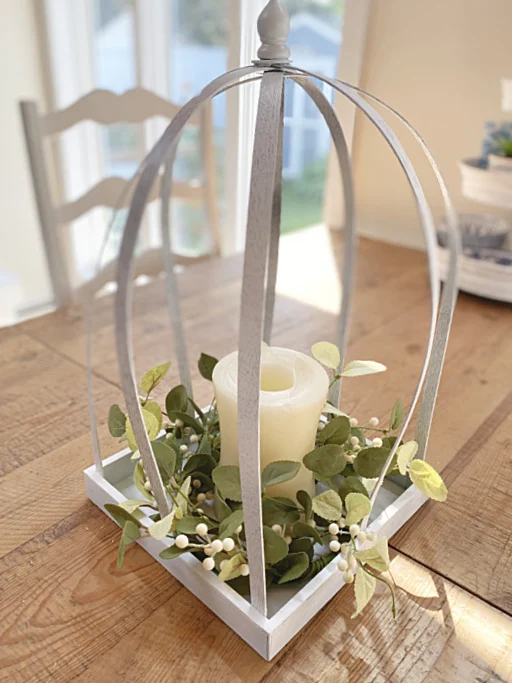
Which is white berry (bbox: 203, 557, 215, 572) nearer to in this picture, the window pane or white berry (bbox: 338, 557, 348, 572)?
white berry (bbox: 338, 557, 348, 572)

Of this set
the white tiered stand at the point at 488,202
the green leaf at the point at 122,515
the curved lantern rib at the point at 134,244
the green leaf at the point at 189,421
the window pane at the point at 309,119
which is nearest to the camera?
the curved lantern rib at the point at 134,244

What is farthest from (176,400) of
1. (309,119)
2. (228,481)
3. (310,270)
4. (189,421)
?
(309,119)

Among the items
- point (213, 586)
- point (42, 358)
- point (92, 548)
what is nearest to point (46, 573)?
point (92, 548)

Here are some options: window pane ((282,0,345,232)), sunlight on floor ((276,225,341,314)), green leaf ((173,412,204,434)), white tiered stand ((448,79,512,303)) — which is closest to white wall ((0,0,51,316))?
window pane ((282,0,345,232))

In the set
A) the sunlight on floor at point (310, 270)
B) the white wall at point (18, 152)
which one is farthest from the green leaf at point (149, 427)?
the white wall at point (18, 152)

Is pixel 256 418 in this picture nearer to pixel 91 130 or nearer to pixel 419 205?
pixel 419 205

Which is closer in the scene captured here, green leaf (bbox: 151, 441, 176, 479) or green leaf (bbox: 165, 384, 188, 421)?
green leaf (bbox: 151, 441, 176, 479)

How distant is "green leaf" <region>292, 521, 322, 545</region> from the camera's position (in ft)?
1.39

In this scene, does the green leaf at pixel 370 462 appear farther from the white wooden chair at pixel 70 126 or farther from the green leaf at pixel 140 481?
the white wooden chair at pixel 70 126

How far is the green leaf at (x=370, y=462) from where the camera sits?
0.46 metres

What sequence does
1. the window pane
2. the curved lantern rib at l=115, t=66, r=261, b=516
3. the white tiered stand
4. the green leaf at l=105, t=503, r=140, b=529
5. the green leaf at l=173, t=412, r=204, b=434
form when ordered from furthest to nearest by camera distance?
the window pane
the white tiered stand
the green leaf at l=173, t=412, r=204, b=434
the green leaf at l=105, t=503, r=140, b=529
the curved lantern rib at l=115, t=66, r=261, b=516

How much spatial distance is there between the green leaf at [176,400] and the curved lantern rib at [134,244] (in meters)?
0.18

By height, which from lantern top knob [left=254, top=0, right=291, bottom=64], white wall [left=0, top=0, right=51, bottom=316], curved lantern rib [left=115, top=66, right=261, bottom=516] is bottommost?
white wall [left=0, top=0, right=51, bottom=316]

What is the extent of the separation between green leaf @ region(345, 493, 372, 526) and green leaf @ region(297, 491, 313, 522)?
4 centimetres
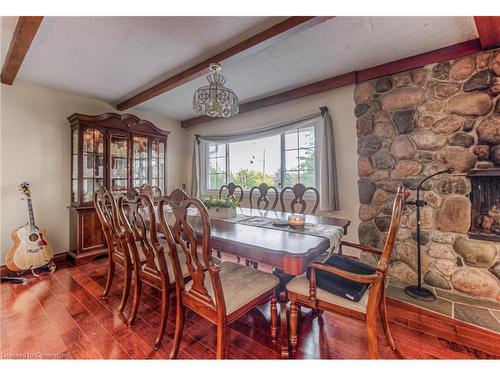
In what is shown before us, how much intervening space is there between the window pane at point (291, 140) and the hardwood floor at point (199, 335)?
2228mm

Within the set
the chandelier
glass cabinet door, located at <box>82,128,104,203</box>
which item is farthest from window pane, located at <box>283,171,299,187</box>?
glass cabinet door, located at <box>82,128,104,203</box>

= = = = =

(Goal): Copy the records exactly, from the line containing "How far is the" through the end of the records, with both ends included. Leave the pictures out of your copy.

(Result for this task):
How far is the green leaf at (x=370, y=462) from where the camera sits?
0.46 metres

What sequence does
1. the window pane
2. the curved lantern rib at l=115, t=66, r=261, b=516
3. the white tiered stand
4. the green leaf at l=105, t=503, r=140, b=529
5. the green leaf at l=173, t=412, r=204, b=434
form when ordered from furthest to nearest by camera distance?
the window pane
the white tiered stand
the green leaf at l=173, t=412, r=204, b=434
the green leaf at l=105, t=503, r=140, b=529
the curved lantern rib at l=115, t=66, r=261, b=516

How much spatial distance is there between the green leaf at [176,400] and the curved lantern rib at [134,244] (in meters)?
0.18

By height, which from lantern top knob [left=254, top=0, right=291, bottom=64], white wall [left=0, top=0, right=51, bottom=316], curved lantern rib [left=115, top=66, right=261, bottom=516] is bottommost?
white wall [left=0, top=0, right=51, bottom=316]

What is the extent of the separation between green leaf @ region(345, 493, 372, 526) and green leaf @ region(297, 491, 313, 522)?
4 centimetres
In what is shown before us, how much intervening space is there between the window pane at point (291, 140) and the hardwood floor at point (199, 335)?
2228mm

Within the set
the chandelier
glass cabinet door, located at <box>82,128,104,203</box>
which item is farthest from window pane, located at <box>283,171,299,187</box>?
glass cabinet door, located at <box>82,128,104,203</box>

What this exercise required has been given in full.